Supplied passage:
· · · · ·
May 28, 2018
Green Pork Chili

Green Pork Chili

by Berkeley Wellness  

No tomatoes and no beans in this traditional Southwestern pork-based version of chili. And the green in the title comes from a combination of herbs and chili peppers: in this case, scallions, mild chilies, jalapeños, and cilantro. Look for cans of hominy in the Latin American section of your supermarket, usually close to the beans. Although the flavor and texture won’t be quite the same, you can use 1½ cups of frozen corn kernels if you can’t find hominy. Add the corn during the final 5 minutes of cooking time.


  • 1 tablespoon olive oil
  • 1 pound pork tenderloin, cut into 1-inch chunks
  • 5 scallions, thinly sliced
  • 4 cloves garlic, minced
  • 1 can (4½ ounces) chopped mild green chilies
  • 2 canned or bottled jalapeño peppers, minced
  • 2 teaspoons ground coriander
  • 1 teaspoon oregano
  • ½ teaspoon salt
  • 1 cup water
  • 1 can (15 ounces) hominy, rinsed and drained
  • ½ cup chopped cilantro
  • 2 tablespoons fresh lime juice


1. In a nonstick Dutch oven or flameproof casserole, heat the oil over medium-high heat. Add the pork and cook until browned, about 4 minutes. With a slotted spoon, transfer the pork to a plate.
· · · · ·
[Stored entries]
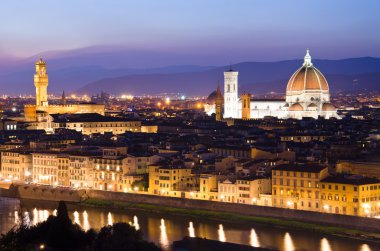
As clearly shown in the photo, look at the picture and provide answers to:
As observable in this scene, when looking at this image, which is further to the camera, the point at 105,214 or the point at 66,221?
the point at 105,214

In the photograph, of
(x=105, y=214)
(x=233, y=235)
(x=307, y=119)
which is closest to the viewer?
(x=233, y=235)

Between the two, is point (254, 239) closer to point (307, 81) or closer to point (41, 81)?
point (307, 81)

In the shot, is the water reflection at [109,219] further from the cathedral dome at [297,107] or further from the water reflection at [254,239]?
the cathedral dome at [297,107]

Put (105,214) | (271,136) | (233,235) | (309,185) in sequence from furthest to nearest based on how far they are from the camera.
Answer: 1. (271,136)
2. (105,214)
3. (309,185)
4. (233,235)

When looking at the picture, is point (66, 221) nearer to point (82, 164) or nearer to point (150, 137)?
· · · · ·
Required tasks:
A) Write out the green pork chili recipe word for word, covering the stretch from "1. In a nonstick" through "to a plate.".
B) Answer these questions from the green pork chili recipe:
(i) What can be used in place of hominy if it can't be found?
(ii) How much pork tenderloin does the recipe call for, and into what size pieces is it cut?
(iii) About how long is the pork cooked in the first step to brown it?
C) Summarize the green pork chili recipe in two sentences.
The stored entries have no role in this work.

Task answers:
A)
1. In a nonstick Dutch oven or flameproof casserole, heat the oil over medium-high heat. Add the pork and cook until browned, about 4 minutes. With a slotted spoon, transfer the pork to a plate.

B)
(i) 1½ cups of frozen corn kernels, added during the final 5 minutes of cooking time.
(ii) 1 pound, cut into 1-inch chunks.
(iii) About 4 minutes.

C) This traditional Southwestern pork-based chili has no tomatoes or beans, and the green in its name comes from scallions, mild chilies, jalapeños, and cilantro. Frozen corn kernels can replace hominy if added during the final 5 minutes, and the first step is to brown pork in oil in a nonstick Dutch oven or flameproof casserole, then move it to a plate.